Иначе говоря, я совсем не считаю свой путь абсолютно правильным, ни тем более — стоящим наследования. У каждого человека свой путь, который он чувствует (или не чувствует) интуитивно. Древние греки считали, что каждый человек должен прислушиваться к своему «демону», древние китайцы считали, что, следуя своему «дао», надо постоянно учитывать причудливое взаимодействие- взаимопревращение противоположных начал «инь» и «янь», Сковорода призывал найти себе «сродное занятие» — и, по-видимому, также был прав.
У меня есть приятель, который, как и я, закончил заочно Литинститут, работая в то время ночным охранником. Он очень хороший поэт, прозаик, и прекрасный человек. Друзья решили подыскать для него лучшее место — как-никак, высшее образование! — и устроили на радио. Он добросовестно начал выходить на работу, но буквально ежедневно после нескольких часов работы убегал в туалет и сидел там почти час, приходя в себя от окружающего маразма. В конце концов, он вернулся к своей обычной работе охранника и работает там уже второе десятилетие. Он не дает своих текстов в печать, считая, что это будет компромиссом в отношении его призвания. «Понимаешь, — объясняет он, — если я буду печататься, я поневоле буду думать, делая новые вещи, как они будут выглядеть в печатном виде. Я буду стараться нравиться».
Я понимаю его позицию и безмерно ее уважаю. Хотя также не считаю ее единственно правильной и достойной общего наследования. Это его позиция и его путь. Восточные мудрецы назвали бы это путем Малой Колесницы, я называю это путем сознательного аутсайдерства. Смолоду я испытал этот путь, но ничего хорошего из этого не получилось. Т.е. все то хорошее, что, может, и получилось — стихи и проза, которые писал, беззаботная богемная жизнь, общение с блестящей творческой и околотворческой молодежью, которая, как и я, пыталась создавать альтернативную господствующему официозу культуру, в конечном счете, ощущение внутренней свободы среди брежневского маразма, — все это не уравновешивало той безвинной слезы, о которой писал Достоевский и которую вызывала, к сожалению, моя легкомысленность, мой холерический нрав, мое тогдашнее отношение к жизни, как большой игре, забаве, хепенингу. Всякий раз, именно с тех пор я чувствую определенное чувство вины перед некоторыми людьми, в первую очередь перед родителями, — к сожалению, непоправимой.
Каждый путь нуждается в определенной внутренней дисциплине, а также в напоминании самому себе, что есть и другие пути, также, может, подходящие и также достойные уважения. Без этого «малая колесница» рискует погрязнуть в трясине парохиализма и нетерпимости, занудного догматизма и инфантильного бреда об украинской печи, украинской хате и украинском велосипеде. С другой стороны, «большая колесница» постоянно рискует сорваться в ледяное пространство постмодерного релятивизма, в холодное сияние циничного интеллекта, как звезда над нашим глобальным селом, над нашим макро- миром, светит — но не греет.

________________

**ТЕКСТ ЗАДАНИЯ:**
В тексте о собственном жизненном пути замените «интуитивно» на «инстинктивно» и приведите отрывок от «Иначе говоря, я» до «также был прав.».

Выдержки из данных с пространственными вопросами
________________

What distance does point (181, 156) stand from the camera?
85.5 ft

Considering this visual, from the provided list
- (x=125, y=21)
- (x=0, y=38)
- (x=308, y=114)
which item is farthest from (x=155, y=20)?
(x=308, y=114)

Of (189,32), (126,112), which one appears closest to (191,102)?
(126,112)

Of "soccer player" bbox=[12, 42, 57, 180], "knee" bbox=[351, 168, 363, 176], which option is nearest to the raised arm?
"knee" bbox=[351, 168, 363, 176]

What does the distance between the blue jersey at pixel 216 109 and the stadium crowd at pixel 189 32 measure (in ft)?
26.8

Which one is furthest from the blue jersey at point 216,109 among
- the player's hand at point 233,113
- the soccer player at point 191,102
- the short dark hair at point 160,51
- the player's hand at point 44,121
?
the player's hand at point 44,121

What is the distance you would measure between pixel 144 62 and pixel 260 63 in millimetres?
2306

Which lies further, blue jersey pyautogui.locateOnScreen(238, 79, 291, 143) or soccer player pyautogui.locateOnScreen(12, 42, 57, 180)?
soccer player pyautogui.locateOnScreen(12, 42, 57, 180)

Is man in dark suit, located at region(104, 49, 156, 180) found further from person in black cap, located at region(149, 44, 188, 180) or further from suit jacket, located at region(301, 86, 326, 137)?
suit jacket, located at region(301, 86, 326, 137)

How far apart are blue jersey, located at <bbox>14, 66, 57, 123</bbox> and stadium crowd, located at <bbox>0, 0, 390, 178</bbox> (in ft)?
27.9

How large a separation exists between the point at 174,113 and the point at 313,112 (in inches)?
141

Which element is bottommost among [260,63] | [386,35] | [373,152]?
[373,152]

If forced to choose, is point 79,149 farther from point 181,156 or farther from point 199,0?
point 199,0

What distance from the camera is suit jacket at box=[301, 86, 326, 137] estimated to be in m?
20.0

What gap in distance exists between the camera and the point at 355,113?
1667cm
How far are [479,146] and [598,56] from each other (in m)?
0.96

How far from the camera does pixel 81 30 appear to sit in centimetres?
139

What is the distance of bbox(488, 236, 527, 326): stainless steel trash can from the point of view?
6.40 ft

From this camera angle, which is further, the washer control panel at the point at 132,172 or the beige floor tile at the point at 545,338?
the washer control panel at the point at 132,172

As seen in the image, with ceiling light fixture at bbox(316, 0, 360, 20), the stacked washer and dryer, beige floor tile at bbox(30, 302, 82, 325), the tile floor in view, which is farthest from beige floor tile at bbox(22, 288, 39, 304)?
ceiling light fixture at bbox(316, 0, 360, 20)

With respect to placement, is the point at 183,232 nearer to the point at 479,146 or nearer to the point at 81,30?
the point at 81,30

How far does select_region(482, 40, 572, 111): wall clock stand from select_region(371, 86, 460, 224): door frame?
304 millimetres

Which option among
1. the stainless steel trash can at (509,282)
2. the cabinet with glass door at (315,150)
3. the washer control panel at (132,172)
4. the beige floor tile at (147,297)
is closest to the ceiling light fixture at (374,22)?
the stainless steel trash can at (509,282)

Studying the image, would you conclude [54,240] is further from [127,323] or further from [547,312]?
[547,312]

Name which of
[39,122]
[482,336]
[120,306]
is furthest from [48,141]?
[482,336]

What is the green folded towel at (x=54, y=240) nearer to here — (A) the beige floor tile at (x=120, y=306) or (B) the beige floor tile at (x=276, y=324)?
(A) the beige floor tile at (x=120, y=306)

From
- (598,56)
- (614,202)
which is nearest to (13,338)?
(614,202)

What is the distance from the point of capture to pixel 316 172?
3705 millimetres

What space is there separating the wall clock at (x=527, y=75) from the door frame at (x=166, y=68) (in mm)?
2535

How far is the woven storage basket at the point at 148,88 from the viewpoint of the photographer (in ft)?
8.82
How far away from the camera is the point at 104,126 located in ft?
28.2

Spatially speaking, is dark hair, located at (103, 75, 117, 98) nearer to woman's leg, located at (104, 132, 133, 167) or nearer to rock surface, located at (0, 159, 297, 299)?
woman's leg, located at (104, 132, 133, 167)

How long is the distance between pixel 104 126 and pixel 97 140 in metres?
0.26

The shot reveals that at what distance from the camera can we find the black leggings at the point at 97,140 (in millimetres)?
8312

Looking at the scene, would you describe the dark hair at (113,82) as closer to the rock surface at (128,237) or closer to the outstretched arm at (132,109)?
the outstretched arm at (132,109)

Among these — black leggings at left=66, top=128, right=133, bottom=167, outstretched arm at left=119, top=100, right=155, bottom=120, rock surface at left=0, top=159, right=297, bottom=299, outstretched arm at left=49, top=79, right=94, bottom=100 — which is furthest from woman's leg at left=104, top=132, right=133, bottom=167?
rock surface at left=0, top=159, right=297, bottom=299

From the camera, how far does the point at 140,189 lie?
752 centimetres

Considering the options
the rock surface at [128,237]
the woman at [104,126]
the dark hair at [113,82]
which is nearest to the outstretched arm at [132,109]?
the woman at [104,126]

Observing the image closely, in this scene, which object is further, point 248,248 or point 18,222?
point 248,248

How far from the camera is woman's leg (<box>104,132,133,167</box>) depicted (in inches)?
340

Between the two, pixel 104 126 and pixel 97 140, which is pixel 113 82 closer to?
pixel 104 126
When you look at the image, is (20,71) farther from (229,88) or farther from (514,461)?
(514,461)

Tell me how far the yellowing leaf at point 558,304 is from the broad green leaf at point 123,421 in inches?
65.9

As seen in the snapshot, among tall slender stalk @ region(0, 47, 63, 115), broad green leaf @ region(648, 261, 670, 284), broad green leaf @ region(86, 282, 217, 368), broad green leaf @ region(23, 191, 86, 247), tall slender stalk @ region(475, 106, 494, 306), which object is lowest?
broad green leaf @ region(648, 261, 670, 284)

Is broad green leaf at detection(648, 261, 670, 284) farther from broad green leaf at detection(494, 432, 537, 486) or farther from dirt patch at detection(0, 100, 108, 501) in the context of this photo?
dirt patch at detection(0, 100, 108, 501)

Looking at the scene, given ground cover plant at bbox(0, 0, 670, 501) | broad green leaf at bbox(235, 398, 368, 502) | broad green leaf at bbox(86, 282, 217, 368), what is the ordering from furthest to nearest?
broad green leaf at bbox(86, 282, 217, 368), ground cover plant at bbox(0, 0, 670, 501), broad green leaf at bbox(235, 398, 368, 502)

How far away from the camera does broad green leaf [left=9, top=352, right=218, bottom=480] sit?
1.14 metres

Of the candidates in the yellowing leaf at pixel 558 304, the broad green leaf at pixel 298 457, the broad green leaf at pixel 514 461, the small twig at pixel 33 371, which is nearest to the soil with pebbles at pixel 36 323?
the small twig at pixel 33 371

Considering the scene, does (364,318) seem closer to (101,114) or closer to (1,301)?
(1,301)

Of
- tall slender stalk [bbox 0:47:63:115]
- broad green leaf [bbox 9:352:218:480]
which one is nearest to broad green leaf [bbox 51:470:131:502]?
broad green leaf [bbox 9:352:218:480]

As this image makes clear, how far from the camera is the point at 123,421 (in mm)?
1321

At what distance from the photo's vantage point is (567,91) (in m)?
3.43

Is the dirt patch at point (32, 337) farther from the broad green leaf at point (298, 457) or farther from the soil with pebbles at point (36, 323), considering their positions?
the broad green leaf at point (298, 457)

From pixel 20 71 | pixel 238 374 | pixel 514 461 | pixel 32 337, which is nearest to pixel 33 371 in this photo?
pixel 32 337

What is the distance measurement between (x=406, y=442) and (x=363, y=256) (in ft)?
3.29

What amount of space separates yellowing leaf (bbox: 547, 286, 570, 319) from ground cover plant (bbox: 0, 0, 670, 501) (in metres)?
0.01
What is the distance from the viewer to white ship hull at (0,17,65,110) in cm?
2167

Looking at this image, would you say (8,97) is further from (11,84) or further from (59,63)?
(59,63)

________________

**ВЫПОЛНЕННОЕ ЗАДАНИЕ:**
Иначе говоря, я совсем не считаю свой путь абсолютно правильным, ни тем более — стоящим наследования. У каждого человека свой путь, который он чувствует (или не чувствует) инстинктивно. Древние греки считали, что каждый человек должен прислушиваться к своему «демону», древние китайцы считали, что, следуя своему «дао», надо постоянно учитывать причудливое взаимодействие- взаимопревращение противоположных начал «инь» и «янь», Сковорода призывал найти себе «сродное занятие» — и, по-видимому, также был прав.